If a fee looks like a tax, walks like a tax, smells like a tax, and costs money like a tax, it really is a tax — no matter what our legislature calls it. This is precisely why this new fire prevention tax (let’s call it what it really is) runs counter to the state constitution requiring a two-thirds majority to pass. The prevailing theme in Sacramento seems to be, “How can we raise taxes without confronting that pesky constitutional two-thirds majority rule?” Simple, if the tax is re-named a “fee”, the very purpose of the two-thirds majority is circumvented.
This week, the state Board of Equalization is starting the process of sending out bills to more than 800,000 California residents requiring them to pay an additional $150 fire prevention “fee”. This “small fee” will raise approximately 85 million new tax dollars from taxpayers around the state. This fee is simply another sleight of hand gimmick to rename a tax as a “fee” so as to balance the state budget.
In California, in order to protect the citizens of this state, it is required that the legislature receive a two-thirds vote in order to increase taxes. However, politicians have gotten around this requirement by changing the title from tax and calling it a fee. Now all the Democrat leaders need is to obtain a simple majority and our constitutional protections are rendered meaningless.
What is the real reason behind this new tax? Governor Brown sought the tax to help close the state’s budget deficit last year and the Democrat controlled legislature agreed to this tax increase on rural Californians to begin in 2012. By taxing rural Californians for fire prevention services, the state legislature now has more money available to spend on other projects. Instead of cutting the budgets of unnecessary and wasteful spending, the Democrat controlled legislature decided that they would tax rural Californians for services their taxes were already paying for.
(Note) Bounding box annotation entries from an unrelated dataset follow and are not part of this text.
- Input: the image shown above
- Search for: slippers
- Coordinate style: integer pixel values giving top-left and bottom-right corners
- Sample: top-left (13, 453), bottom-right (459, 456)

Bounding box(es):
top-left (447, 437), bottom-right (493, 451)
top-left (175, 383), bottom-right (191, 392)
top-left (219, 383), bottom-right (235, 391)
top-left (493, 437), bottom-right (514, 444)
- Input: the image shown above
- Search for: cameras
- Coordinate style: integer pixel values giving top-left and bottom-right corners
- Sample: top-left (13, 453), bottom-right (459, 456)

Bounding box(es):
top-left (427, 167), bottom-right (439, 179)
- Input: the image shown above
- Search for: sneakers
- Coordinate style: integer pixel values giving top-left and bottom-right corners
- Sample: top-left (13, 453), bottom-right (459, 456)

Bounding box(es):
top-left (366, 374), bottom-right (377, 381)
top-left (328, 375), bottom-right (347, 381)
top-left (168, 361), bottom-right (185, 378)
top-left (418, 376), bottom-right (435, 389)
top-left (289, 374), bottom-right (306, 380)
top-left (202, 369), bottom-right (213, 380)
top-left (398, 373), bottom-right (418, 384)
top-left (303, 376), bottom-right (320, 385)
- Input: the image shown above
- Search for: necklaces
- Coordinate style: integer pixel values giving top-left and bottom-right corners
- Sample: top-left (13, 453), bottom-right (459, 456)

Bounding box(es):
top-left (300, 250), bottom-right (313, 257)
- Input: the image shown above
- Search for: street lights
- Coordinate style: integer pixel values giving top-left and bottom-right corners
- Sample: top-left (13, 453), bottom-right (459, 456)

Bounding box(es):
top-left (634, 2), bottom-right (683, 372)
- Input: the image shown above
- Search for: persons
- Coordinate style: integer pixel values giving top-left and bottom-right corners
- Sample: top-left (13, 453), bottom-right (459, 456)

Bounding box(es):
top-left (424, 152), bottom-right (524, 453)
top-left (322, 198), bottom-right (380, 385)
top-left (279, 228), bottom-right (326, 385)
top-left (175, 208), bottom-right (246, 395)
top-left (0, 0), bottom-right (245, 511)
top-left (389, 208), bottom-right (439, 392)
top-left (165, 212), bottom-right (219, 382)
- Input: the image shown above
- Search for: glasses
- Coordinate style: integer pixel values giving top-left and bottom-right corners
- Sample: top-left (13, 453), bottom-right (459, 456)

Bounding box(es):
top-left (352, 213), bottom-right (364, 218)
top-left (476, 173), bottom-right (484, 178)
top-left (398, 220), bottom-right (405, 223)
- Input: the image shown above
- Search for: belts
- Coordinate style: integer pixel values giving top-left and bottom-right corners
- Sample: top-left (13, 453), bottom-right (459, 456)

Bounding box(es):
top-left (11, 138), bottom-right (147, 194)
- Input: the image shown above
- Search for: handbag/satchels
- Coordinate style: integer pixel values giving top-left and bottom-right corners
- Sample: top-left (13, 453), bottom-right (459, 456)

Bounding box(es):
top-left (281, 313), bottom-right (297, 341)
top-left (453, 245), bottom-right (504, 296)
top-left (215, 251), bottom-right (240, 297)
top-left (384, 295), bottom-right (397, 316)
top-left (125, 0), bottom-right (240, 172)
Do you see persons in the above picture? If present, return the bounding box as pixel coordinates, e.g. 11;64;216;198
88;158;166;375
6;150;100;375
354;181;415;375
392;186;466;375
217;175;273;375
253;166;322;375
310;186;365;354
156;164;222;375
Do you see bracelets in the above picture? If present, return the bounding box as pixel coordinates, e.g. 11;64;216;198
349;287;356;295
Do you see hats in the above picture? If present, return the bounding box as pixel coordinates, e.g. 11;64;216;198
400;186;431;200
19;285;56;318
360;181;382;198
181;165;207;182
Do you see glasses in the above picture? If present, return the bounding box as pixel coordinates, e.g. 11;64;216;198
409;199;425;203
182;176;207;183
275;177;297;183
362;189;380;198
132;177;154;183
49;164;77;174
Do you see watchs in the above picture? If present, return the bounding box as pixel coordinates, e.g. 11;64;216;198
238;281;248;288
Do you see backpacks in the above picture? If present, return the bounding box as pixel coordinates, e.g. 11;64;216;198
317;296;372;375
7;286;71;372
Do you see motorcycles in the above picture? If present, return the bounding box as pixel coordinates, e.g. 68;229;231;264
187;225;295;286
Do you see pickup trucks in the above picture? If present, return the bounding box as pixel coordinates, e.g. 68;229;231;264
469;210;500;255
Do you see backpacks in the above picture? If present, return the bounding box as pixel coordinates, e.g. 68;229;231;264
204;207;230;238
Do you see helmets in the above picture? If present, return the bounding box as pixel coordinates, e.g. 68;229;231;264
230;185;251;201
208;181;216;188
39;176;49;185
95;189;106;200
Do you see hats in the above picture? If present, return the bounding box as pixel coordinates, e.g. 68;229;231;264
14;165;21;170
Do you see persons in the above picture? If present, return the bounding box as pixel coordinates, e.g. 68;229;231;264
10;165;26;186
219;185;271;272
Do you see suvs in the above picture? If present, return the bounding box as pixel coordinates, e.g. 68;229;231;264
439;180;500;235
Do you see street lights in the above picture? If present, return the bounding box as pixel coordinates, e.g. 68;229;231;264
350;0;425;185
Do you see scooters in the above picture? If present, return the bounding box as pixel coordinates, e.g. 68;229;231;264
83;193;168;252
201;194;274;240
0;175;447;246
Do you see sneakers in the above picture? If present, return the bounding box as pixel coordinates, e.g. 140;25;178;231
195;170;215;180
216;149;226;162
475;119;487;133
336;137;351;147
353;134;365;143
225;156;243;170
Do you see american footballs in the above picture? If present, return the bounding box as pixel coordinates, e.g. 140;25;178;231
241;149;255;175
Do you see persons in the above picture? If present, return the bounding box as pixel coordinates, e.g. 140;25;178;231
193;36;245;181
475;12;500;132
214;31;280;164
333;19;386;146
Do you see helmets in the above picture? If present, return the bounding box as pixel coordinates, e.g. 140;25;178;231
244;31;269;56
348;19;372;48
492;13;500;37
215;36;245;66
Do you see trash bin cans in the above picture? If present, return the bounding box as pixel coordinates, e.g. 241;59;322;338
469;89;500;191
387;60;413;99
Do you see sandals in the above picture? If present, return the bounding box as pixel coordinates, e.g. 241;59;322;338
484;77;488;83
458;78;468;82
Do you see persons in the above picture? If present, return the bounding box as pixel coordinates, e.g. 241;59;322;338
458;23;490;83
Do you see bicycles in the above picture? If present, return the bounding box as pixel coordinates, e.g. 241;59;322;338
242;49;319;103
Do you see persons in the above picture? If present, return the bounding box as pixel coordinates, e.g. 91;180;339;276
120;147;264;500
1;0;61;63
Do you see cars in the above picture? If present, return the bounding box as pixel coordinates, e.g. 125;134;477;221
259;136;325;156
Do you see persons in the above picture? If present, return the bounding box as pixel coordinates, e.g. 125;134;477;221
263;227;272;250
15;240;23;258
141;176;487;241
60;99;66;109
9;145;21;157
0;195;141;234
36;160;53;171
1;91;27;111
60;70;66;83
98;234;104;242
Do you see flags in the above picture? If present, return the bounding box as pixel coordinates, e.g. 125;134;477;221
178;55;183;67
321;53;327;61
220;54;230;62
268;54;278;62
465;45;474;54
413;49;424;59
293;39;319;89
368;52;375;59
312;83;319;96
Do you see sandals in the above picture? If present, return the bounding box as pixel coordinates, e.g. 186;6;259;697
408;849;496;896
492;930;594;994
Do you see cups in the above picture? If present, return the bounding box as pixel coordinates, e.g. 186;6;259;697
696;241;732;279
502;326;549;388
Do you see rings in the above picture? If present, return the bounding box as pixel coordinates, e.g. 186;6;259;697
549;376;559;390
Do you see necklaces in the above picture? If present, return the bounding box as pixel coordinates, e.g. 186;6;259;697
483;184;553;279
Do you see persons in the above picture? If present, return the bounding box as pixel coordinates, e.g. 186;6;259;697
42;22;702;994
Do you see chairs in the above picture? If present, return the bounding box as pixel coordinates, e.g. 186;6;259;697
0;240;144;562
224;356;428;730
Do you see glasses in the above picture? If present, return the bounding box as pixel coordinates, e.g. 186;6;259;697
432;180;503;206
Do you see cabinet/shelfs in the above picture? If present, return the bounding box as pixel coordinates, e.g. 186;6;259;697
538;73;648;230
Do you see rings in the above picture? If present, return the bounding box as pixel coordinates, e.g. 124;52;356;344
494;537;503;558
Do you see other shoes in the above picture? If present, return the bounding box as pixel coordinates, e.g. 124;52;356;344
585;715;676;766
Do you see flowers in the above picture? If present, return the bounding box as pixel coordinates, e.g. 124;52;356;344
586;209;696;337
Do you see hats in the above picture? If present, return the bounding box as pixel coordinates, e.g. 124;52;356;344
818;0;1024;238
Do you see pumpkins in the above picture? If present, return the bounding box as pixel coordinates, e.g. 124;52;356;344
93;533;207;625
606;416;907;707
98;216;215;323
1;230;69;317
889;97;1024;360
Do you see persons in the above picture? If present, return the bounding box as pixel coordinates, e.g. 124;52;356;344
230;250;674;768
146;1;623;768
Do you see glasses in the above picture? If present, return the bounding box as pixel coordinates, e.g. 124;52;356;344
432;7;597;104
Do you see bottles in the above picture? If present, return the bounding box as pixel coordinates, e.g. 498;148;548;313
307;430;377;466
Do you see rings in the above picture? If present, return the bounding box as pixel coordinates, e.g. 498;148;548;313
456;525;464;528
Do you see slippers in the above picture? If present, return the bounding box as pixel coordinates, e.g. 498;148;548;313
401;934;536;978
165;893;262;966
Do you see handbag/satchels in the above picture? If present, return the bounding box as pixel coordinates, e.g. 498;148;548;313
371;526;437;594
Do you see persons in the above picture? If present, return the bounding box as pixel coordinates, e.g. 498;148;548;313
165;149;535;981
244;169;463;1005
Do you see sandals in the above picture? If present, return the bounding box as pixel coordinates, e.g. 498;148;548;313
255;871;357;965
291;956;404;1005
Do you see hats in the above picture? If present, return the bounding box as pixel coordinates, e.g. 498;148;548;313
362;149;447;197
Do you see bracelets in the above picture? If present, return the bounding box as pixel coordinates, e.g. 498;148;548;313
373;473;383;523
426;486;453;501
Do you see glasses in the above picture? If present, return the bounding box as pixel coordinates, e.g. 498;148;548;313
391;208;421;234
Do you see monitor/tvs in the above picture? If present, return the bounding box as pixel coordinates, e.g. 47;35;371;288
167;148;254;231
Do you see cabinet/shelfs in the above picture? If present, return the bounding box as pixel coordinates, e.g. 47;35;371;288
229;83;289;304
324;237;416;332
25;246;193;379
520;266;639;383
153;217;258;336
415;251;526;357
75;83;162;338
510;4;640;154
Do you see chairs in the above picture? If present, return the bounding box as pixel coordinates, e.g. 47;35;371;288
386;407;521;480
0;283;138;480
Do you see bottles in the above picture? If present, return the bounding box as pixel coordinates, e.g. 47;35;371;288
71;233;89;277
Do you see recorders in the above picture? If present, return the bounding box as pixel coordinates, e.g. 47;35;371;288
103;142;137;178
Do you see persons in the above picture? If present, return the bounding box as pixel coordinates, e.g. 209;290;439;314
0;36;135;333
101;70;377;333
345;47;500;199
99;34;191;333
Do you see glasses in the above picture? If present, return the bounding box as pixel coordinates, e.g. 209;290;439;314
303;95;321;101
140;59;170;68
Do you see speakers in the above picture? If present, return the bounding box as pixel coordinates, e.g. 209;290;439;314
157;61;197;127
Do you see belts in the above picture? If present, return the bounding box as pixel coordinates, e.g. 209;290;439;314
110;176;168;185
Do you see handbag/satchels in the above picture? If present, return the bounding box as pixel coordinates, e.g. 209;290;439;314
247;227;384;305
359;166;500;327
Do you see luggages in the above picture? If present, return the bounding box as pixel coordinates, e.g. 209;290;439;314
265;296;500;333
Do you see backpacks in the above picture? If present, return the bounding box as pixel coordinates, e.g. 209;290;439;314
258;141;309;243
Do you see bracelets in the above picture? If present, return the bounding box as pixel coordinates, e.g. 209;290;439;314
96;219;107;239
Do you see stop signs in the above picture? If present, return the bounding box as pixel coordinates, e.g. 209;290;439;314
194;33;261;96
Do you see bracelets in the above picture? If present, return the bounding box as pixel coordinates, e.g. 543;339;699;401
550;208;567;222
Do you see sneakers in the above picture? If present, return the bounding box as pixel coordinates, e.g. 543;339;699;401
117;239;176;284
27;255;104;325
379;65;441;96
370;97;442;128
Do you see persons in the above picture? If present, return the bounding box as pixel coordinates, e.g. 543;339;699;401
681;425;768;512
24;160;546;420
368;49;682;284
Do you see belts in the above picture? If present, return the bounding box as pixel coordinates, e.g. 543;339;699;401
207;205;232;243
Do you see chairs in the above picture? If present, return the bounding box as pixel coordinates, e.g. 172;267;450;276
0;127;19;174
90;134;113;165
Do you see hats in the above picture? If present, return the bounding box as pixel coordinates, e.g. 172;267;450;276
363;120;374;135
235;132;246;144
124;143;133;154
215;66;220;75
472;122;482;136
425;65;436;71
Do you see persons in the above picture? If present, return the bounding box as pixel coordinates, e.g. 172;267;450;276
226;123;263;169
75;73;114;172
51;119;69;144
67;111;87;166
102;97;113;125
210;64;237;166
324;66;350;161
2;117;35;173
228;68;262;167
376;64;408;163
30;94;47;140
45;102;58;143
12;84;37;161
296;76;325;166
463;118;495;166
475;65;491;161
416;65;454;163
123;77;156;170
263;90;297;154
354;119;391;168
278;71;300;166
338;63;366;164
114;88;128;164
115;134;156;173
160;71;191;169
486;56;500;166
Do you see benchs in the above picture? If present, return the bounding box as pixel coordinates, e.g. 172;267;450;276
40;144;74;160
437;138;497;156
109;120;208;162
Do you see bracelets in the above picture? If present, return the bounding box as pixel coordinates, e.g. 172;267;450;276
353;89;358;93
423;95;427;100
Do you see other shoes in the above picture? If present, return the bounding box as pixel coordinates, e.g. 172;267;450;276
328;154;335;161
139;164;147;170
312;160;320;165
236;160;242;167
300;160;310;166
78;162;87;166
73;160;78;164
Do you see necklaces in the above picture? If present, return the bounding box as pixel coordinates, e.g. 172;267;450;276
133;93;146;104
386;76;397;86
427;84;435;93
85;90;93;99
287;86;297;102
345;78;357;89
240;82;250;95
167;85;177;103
Think of it this way. Your favorite restaurant always provided free rolls to every guest when they purchased a meal. Now the restaurant wants to raise its prices on meals in order to pay for an elaborate new kitchen expansion, but decides instead of raising prices it will charge 50¢ per roll. To the consumer coming into the restaurant, the price of the meal has gone up because they are not receiving the free rolls with the purchase of their meal.
Some might say that it only affects 4,336 property owners in Contra Costa County and only 4,200 property owners in Alameda County. Why should the rest of us be concerned about such a small percentage of the total population? The simple answer is “who will be next” to fall prey to this creative definition of “fees”? Perhaps a “police protection fee” should be assessed upon all Californians who live in this state so that the money that is being used to pay police can be used to pay for the .
As long as “fees” can be substituted for taxes, the taxpayers will be hostage to politicians always looking to revenues rather than budgeting to solve our fiscal mess.
It is time to hold the Democrat controlled legislature accountable for their actions. We need to look at how our elected officials voted on these issues and we need to let them know that it is their responsibility to protect all taxpayers (Senate/Assembly). If we want to see California be great once again, then we need to have leaders who do not protect their own pet projects at the expense of rural Californians.